That was a mistake. The brief description was chilling, even to him, and it made everything suddenly worse. Bleaker. Marc thought about it and amended it. ‘Henry,’ he said gently, and Tammy flushed.

‘Yeah. Henry. The child. How old did you say he is?’

‘Ten months.’

‘And he’s heir to some royal thing?’

‘Yes.’

‘And so you want to take him back to Broitenburg so he can be looked after by nannies in the lap of luxury until he’s old enough to be king?’

‘Prince,’ Marc corrected her. ‘Broitenburg is a principality.’

‘Prince, then. Whatever,’ she said distractedly. ‘It makes no difference. Are you married?’

‘What?’

‘You heard. Are you married?’

‘No. I…’

‘So who gets to play mother to Henry?’

‘I told you. He’ll have nannies. The best.’

‘But as legal guardian I get to decide whether he goes or not.’

She’d cornered him. He hadn’t wanted to admit it. Get her signature and get the child. At home it had seemed easy.

‘If you refuse to let him return to Broitenburg I’ll apply for custody myself,’ he said stiffly.

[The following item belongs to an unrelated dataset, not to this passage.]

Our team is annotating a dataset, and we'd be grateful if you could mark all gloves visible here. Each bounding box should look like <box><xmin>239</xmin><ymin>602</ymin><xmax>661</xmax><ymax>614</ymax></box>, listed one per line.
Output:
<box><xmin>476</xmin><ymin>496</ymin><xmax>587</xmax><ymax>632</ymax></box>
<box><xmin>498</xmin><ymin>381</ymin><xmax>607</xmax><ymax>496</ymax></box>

‘You do that. You’re going home tomorrow, did you say? Good luck getting legal custody by then.’

He took a deep breath, trying to control his temper. There’d been no one near the child for months and now this! ‘Until five minutes ago you didn’t know of the child’s existence. You can’t want him.’

‘So why do you want him?’

‘He’s part of the Broitenburg royal family. A very important part. He has to come home.’

‘But maybe he’s my family, too,’ Tammy muttered. She swung open the front passenger door of the limousine and tossed her pack on the floor. Then she climbed in after it, sat down against the luxurious leather and stared straight ahead, refusing to look back at Marc. ‘Maybe he needs me. As I see it, it’s up to me to decide. So, are you going to take me to Sydney or are you planning on making me catch a bus? Either way, I’m signing nothing until I’ve seen him-and maybe not even then.’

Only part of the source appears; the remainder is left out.